— Reading passage —
☆ ☆ ☆ ☆ ☆ ☆ ☆

November 13, 2008 · 10 Comments

Few people seem to realize or care about the dangers social media brings to our lives. Our online habits are changing rapidly from a closed, private behavior towards an open and sharing culture. While this brings us lots of good, it seems to me we are still very naive about its possible dangers.

Let me provide you five dangers that arise due to our changed online behavior. These dangers should make us realize that when (not if) we move into an era where data becomes currency, we will need to develop better privacy and security measures to go along with that. There are many more dangers that can be thought of, but I’ve just picked 5.

1. Identity theft

Stealing another person’s identity is easier than you think. We are not aware of the information we share on the web. And we often do not realize that Google never forgets. We can find names, birth dates, family members, school and work history, and much more on anyone. We can find e-mail addresses, credit card information, and from there we can get access to bank accounts and identity information. Honestly, it doesn’t take a genius to steal a person’s identity online. Right now this often has financial repercussions (people buy stuff on your credit card), but the consequences may be more severe. When important aspects of our lives are moved online identity theft can do us more harm. Think about someone committing crimes in your name. And it can be done so easily. All you need to do is sign up for a new cool web 2.0 social networking thingy. This is a harmless example, but you can imagine what can be done.

2. Everything known about you can and will be used against you

Remember that college party where you had a great time and posted a few pictures of you and your friends on the web? Remember that post you wrote where you talked about your political views, your religion, sexual preference, or point of view on various issues?  Remember that you friended a person that turns out to be a criminal? Or it happens to be someone that is a bit more explicit, has really different political views than yourself. Often we are not aware what others can find about us. Part of the problem is that we have almost no control over the data that is stored on the web about us. But once it is out there it can and will be used in ways you hadn’t thought about before. How about a status update on Twitter or other social network. “I’m off to the web 2.0 Summit in San Francisco’. Harmless right? Not if you realise how easy it is to figure out the address you live at and then empty your house while you are away in San Francisco.

☆ ☆ ☆ ☆ ☆ ☆ ☆

— Activities —
1/ Reproduce the stretch from "Few people seem" through "its possible dangers." in the post on social media dangers.
2/ In the post on social media dangers, what does the writer say Google never does?

— Supplied information —
☆ ☆ ☆ ☆ ☆ ☆ ☆

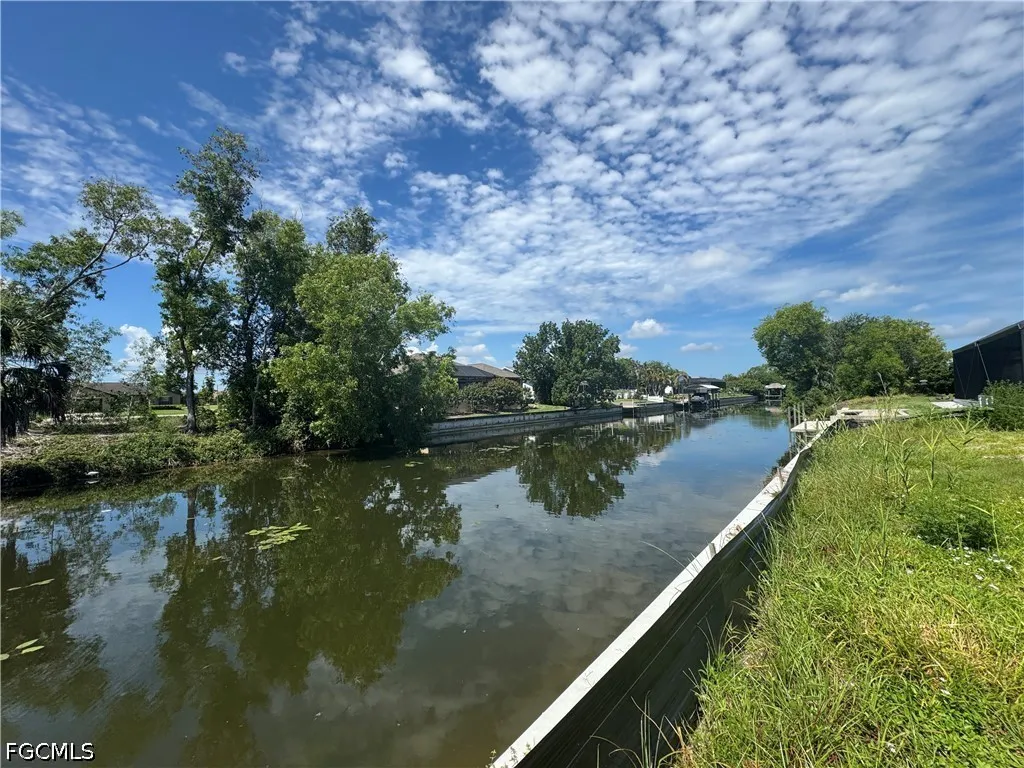 302 SE 1st Terrace Cape Coral FL 33990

☆ ☆ ☆ ☆ ☆ ☆ ☆

— Solutions to the exercise —
1/
Few people seem to realize or care about the dangers social media brings to our lives. Our online habits are changing rapidly from a closed, private behavior towards an open and sharing culture. While this brings us lots of good, it seems to me we are still very naive about its possible dangers.

2/ Google never forgets.